**WHAT NEEDS TO BE DONE**
List every line in the listing below that contains the string "scene". Case counts.

**INPUT**
====
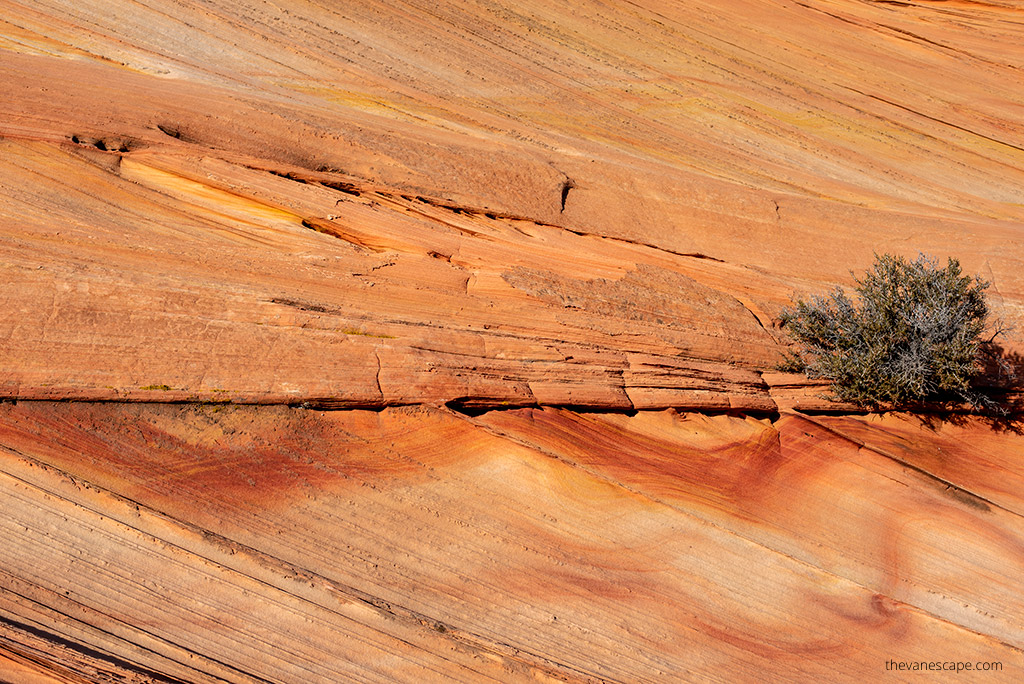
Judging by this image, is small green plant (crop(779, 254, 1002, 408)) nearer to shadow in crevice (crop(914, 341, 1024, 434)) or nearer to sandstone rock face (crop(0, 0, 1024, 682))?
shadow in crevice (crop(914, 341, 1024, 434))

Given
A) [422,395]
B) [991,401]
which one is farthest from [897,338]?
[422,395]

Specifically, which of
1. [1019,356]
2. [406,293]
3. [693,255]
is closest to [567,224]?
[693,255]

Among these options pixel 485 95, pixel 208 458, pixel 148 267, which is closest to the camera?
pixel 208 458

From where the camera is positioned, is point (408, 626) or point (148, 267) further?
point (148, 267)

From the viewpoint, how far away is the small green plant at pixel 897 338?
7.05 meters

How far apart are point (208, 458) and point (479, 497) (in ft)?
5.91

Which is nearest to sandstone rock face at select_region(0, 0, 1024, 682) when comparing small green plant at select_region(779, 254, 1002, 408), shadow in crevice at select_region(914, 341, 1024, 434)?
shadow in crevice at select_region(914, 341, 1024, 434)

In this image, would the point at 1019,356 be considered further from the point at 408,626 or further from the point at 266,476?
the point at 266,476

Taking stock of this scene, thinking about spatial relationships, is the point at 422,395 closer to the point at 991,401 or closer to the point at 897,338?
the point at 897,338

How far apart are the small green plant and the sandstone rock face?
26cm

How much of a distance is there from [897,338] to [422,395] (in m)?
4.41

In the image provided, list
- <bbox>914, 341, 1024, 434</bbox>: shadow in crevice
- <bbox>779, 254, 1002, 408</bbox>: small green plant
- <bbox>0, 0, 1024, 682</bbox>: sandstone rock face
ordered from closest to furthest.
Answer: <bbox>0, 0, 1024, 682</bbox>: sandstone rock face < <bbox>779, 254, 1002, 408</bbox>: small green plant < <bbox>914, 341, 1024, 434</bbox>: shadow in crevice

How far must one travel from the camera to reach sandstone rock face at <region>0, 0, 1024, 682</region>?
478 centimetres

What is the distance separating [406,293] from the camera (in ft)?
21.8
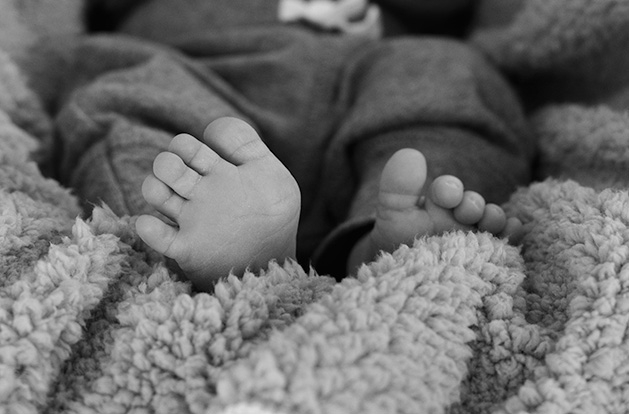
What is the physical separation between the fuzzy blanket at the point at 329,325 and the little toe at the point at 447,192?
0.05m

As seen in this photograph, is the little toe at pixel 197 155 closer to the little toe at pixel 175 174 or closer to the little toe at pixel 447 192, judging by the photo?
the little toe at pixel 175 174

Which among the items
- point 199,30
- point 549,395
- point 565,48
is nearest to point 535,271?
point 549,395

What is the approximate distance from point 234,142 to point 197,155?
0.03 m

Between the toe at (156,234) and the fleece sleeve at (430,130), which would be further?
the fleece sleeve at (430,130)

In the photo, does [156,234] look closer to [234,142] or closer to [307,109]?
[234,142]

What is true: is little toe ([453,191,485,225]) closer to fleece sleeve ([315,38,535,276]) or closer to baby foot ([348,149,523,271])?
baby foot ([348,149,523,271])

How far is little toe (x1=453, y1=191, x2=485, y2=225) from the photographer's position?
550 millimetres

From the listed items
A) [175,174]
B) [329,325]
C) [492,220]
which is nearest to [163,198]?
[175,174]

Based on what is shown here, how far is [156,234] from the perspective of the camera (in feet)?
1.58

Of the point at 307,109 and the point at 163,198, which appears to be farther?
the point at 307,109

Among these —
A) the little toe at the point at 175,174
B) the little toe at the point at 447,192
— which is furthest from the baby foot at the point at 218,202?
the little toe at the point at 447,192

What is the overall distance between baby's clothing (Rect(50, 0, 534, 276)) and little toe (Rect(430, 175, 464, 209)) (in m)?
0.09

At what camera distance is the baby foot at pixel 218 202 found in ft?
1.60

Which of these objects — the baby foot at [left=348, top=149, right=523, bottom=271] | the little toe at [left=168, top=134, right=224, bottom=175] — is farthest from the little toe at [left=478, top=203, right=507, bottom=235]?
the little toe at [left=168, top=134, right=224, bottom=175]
====
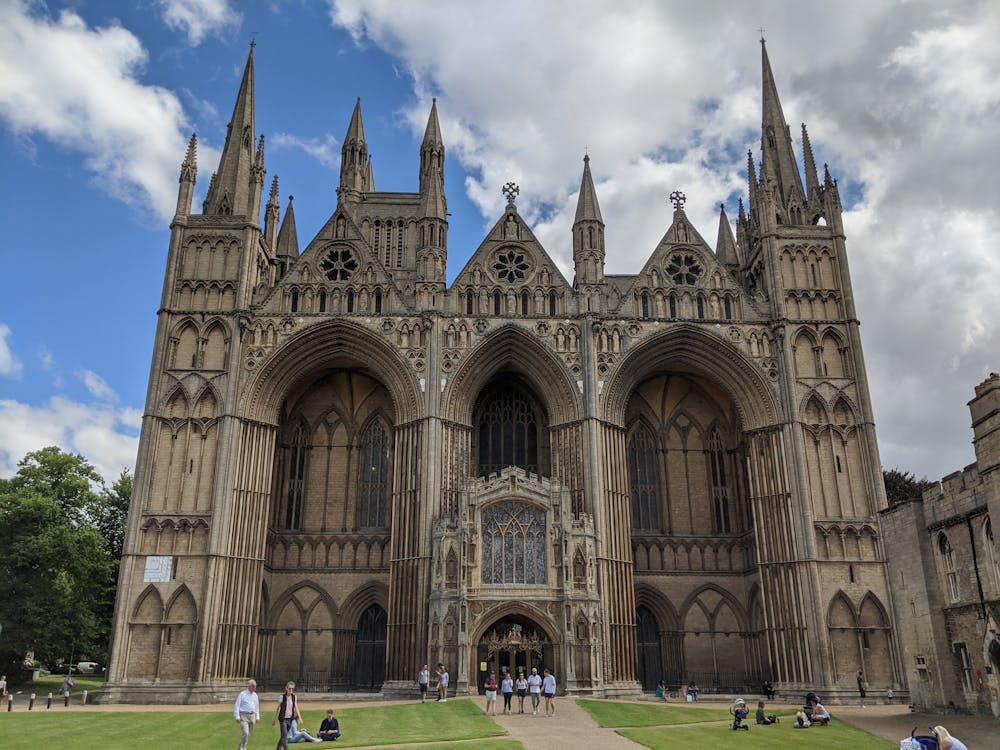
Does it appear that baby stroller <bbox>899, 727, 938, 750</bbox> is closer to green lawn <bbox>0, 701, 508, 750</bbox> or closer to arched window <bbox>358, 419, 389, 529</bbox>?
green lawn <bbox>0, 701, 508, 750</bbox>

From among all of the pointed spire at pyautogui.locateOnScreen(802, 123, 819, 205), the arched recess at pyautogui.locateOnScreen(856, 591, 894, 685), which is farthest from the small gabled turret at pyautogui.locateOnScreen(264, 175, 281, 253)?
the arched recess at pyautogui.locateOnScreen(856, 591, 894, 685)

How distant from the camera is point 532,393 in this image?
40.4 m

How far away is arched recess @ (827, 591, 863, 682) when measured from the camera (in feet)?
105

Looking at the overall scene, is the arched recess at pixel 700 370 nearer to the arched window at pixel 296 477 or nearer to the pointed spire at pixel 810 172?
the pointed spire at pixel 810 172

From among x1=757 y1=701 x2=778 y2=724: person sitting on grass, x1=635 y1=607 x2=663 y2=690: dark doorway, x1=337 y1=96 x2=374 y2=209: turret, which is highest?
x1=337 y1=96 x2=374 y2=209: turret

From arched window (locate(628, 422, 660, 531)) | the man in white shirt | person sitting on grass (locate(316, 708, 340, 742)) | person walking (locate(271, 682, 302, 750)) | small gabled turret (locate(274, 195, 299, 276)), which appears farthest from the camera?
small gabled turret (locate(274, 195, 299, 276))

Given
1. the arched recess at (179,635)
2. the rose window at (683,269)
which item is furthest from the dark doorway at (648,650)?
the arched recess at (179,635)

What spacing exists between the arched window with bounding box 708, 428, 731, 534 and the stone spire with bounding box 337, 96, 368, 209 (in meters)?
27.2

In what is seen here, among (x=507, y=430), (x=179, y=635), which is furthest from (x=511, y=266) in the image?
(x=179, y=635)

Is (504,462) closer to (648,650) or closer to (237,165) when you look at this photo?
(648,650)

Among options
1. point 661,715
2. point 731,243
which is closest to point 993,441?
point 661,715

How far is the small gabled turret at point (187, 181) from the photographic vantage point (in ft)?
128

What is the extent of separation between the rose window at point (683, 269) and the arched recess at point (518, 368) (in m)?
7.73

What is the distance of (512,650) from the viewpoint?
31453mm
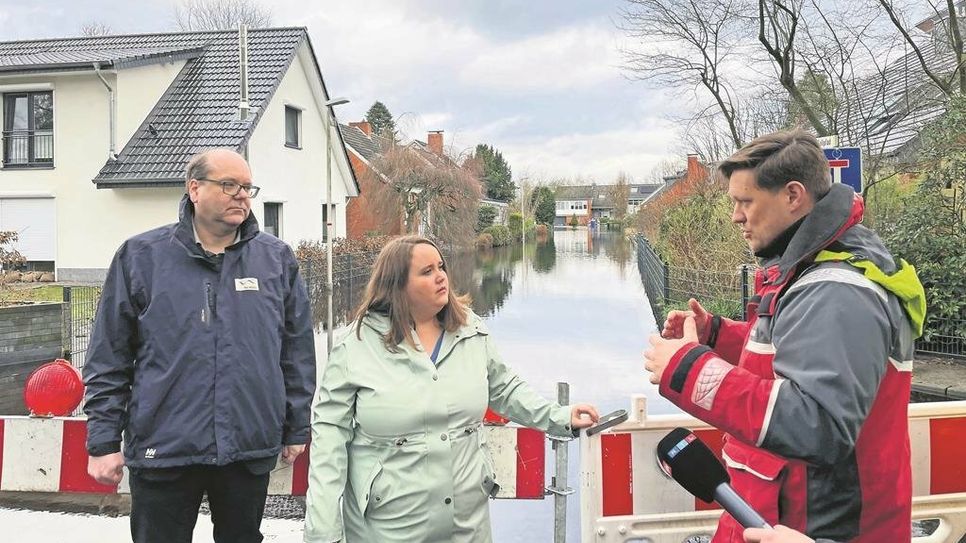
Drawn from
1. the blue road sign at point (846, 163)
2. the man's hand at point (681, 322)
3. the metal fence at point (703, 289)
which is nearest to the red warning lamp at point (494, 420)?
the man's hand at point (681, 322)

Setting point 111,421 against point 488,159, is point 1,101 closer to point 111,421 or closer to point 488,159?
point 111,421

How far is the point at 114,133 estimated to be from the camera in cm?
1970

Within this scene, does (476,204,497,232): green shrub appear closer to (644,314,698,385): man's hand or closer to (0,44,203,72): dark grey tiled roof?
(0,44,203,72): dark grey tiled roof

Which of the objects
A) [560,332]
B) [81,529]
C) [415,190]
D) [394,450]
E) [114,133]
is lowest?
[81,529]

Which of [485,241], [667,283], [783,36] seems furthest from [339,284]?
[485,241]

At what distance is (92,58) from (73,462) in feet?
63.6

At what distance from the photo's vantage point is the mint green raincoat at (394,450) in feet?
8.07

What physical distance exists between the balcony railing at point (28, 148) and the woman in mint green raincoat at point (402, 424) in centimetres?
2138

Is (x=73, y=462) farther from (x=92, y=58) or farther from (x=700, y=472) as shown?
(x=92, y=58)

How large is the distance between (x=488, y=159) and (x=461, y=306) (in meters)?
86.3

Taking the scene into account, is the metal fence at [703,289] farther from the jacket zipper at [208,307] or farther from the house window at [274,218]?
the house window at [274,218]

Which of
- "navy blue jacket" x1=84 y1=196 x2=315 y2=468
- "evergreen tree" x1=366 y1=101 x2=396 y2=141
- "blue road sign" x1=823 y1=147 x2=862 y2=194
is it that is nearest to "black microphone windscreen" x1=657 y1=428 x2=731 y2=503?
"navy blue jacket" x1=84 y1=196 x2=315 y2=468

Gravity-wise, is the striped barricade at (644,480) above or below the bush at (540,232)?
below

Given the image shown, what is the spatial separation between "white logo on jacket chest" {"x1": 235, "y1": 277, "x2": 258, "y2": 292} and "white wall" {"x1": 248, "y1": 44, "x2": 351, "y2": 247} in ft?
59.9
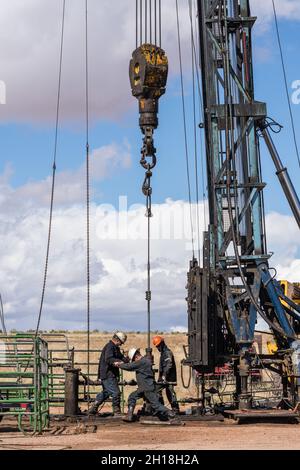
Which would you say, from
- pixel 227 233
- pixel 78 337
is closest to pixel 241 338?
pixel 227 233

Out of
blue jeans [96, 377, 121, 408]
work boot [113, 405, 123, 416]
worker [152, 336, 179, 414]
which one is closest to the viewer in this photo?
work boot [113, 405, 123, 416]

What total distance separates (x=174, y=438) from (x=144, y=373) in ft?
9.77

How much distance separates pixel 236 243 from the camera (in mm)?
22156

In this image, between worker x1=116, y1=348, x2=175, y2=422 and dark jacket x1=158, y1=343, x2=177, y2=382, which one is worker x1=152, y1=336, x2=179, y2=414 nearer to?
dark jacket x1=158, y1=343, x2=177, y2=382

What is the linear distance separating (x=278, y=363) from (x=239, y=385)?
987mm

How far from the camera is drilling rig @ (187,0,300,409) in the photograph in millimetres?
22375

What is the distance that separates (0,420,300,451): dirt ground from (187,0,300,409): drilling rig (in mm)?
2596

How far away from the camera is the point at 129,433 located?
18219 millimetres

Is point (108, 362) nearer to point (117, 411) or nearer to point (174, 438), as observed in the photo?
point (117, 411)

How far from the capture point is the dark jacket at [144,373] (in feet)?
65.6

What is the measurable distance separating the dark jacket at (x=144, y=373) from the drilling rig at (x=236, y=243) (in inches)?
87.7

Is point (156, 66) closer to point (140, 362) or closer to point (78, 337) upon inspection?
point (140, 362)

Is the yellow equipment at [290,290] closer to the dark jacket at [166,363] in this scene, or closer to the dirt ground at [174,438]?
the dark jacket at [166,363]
====
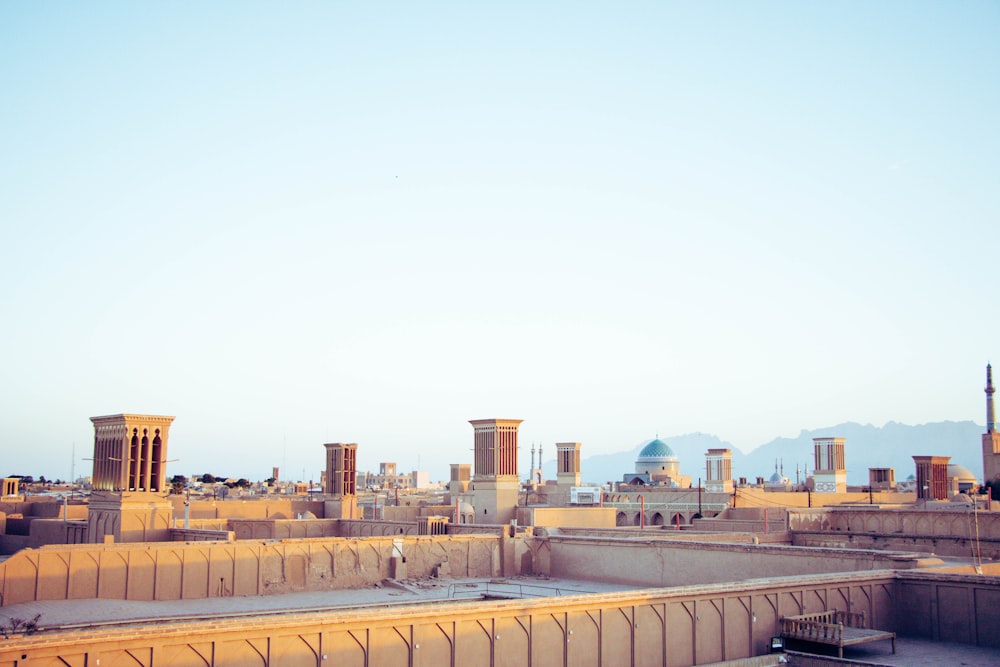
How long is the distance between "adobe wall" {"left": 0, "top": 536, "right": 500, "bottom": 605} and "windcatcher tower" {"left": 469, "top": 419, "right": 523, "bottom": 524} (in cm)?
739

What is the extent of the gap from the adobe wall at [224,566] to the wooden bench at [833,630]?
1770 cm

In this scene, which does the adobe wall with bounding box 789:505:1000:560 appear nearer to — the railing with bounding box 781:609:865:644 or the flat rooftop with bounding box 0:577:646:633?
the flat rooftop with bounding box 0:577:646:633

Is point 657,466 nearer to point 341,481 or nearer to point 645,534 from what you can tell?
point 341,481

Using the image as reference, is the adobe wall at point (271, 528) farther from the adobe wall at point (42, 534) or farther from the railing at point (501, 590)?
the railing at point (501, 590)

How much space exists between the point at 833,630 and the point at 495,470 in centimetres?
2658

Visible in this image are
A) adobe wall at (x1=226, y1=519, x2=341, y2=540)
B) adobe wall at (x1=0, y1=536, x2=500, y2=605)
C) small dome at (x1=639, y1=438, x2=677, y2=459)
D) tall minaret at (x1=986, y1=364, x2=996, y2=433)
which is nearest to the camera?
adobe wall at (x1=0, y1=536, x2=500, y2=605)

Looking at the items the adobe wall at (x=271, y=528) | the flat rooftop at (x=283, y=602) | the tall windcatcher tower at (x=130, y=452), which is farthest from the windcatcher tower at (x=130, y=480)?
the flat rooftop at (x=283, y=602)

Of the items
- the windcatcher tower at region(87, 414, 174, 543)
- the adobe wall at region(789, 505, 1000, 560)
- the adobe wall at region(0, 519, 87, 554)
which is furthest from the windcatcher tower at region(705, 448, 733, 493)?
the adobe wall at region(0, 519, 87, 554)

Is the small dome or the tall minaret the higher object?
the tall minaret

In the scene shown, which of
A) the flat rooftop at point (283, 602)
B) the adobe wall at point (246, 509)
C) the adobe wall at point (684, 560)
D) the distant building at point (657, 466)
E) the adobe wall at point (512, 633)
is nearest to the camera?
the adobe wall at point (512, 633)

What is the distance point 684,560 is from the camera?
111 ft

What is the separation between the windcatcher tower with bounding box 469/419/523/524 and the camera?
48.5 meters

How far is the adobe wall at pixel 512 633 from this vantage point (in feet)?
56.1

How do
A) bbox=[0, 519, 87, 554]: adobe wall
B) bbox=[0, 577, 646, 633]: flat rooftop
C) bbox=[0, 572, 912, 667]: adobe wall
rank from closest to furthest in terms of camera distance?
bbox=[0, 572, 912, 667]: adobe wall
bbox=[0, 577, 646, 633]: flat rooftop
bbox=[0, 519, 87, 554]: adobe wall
====
**RESPONSE BELOW**
Taking stock of this scene, thinking about spatial relationships, is the point at 422,395 closer to the point at 991,401 or closer to the point at 897,338?
Looking at the overall scene, is the arched recess at pixel 700 370 nearer to the arched window at pixel 296 477 or nearer to the pointed spire at pixel 810 172?
Within this scene, does (476,204,497,232): green shrub appear closer to (644,314,698,385): man's hand or closer to (0,44,203,72): dark grey tiled roof?
Taking the scene into account, is the metal fence at [703,289] farther from the jacket zipper at [208,307] or farther from the house window at [274,218]?
Is the yellow equipment at [290,290] closer to the dark jacket at [166,363] in this scene, or closer to the dirt ground at [174,438]?
In this scene, which does the adobe wall with bounding box 789:505:1000:560 appear nearer to — the railing with bounding box 781:609:865:644 or the flat rooftop with bounding box 0:577:646:633?
In the scene shown, which of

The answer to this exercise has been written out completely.